By Mark Guarino
After 12 years of making albums, Matthew Caws had one goal in mind when starting his newest: “not to blow it.”
Not likely. Lucky (Barsuk), the latest from Brooklyn pop trio Nada Surf, follows the band’s second coming that should never have happened. The band’s journey from noisy punks to one-hit wonders to major label rejects would have led the band to the dustbin populated by the Marcy Playgrounds of the world. Instead, a shift of gears led to the band’s most enduring phase, where the emotive weight of Let Go and This Weight Is a Gift brought them a legion of new fans, moved by what Caws calls “really gloriously sweet melodies that get under your skin.”
Lucky digs deeper. Songs like “Whose Authority” and “See These Bones” are bright and bold, ringing with lush harmonies, with cameo vocals from Death Cab For Cutie’s Ben Gibbard and John Roderick of the Long Winters among others. “I Like What You Say” and “Are You Lightning?” celebrate unbridled romance while “Weightless,” written with Caws’ three-year-old son in mind, are warm and meditative. With everything he sings, Caws brings urgency, a tender heart shouting from the rooftops accompanied by power chords.

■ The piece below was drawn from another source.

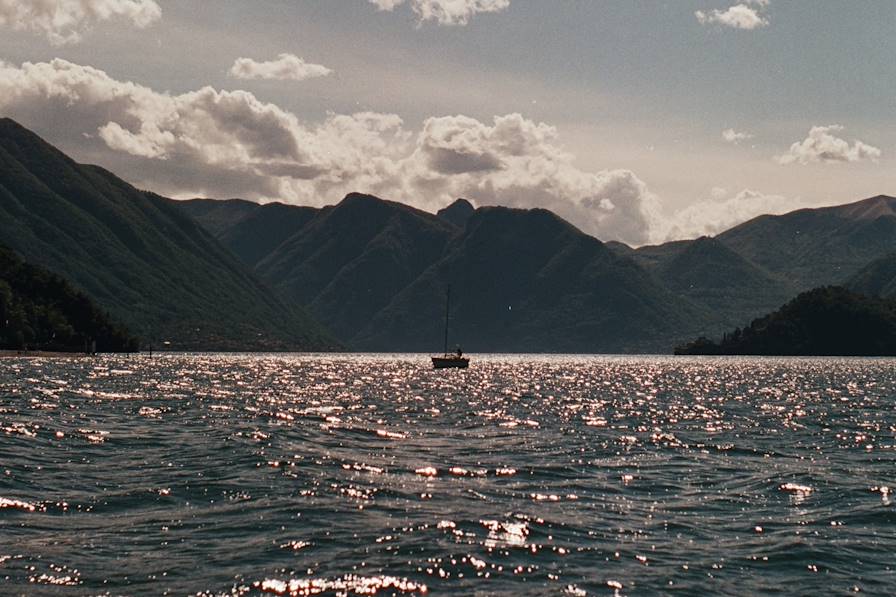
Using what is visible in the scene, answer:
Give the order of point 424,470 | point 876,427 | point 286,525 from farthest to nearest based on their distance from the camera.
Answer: point 876,427, point 424,470, point 286,525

“I don’t mean to sound like a sad sack but I mostly write after something is bothering me and after I start to feel better about it. It speeds the recovery,” he said.
Having now played with bassist and childhood friend Daniel Lorca for 25 years (drummer Ira Elliott joined later), Nada Surf’s live shows seem to be guided by “musical telepathy,” Caws said. Even without a new album to hype, a tour last fall became state-by-state sing-along sessions, with the majority of fans championing the song power. It reminded Caws of what he felt watching Fountains of Wayne, pre-“Stacy’s Mom.” “They were a slightly invisible band yet the place was packed,” he said. “It was because everyone was coming to get down with the melodies.”

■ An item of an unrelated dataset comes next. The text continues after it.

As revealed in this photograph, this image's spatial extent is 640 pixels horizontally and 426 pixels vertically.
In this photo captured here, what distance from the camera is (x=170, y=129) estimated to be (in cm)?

Speaking of, the brightest on Lucky is “Beautiful Beat,” a song inspired by an afternoon project any vinyl geek would envy: Organizing the record collection by color.
“The brown section is very heavy with Joy Division … closely followed by colorful colors like Sgt. Pepper’s,” Caws reported.

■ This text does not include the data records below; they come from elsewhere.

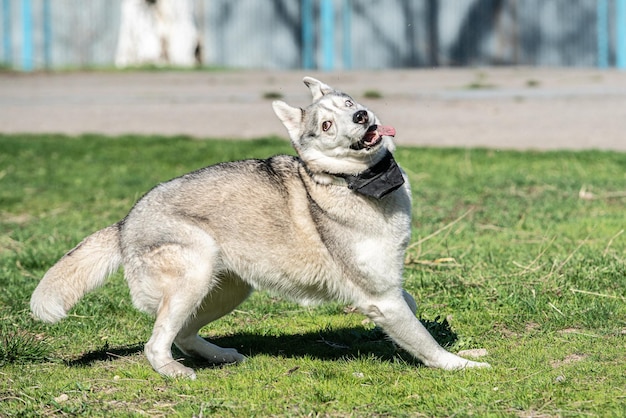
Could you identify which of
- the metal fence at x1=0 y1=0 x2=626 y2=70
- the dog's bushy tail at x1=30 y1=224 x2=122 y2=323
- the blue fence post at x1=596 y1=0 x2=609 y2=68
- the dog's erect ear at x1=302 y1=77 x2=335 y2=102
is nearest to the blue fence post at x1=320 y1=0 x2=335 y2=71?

It wasn’t until spinning the latter that a drumbeat (thanks, Ringo Starr), spilled out the speakers like a tonic and Caws saw his life flash with perspective. “I was not having the greatest day. I was so cheered up by that beat. To think about how any hours of your life is hearing boom boom, thrack. It’s like a heartbeat,” Caws said. “That’s where you find communion, that’s where you find solace. It’s in music.”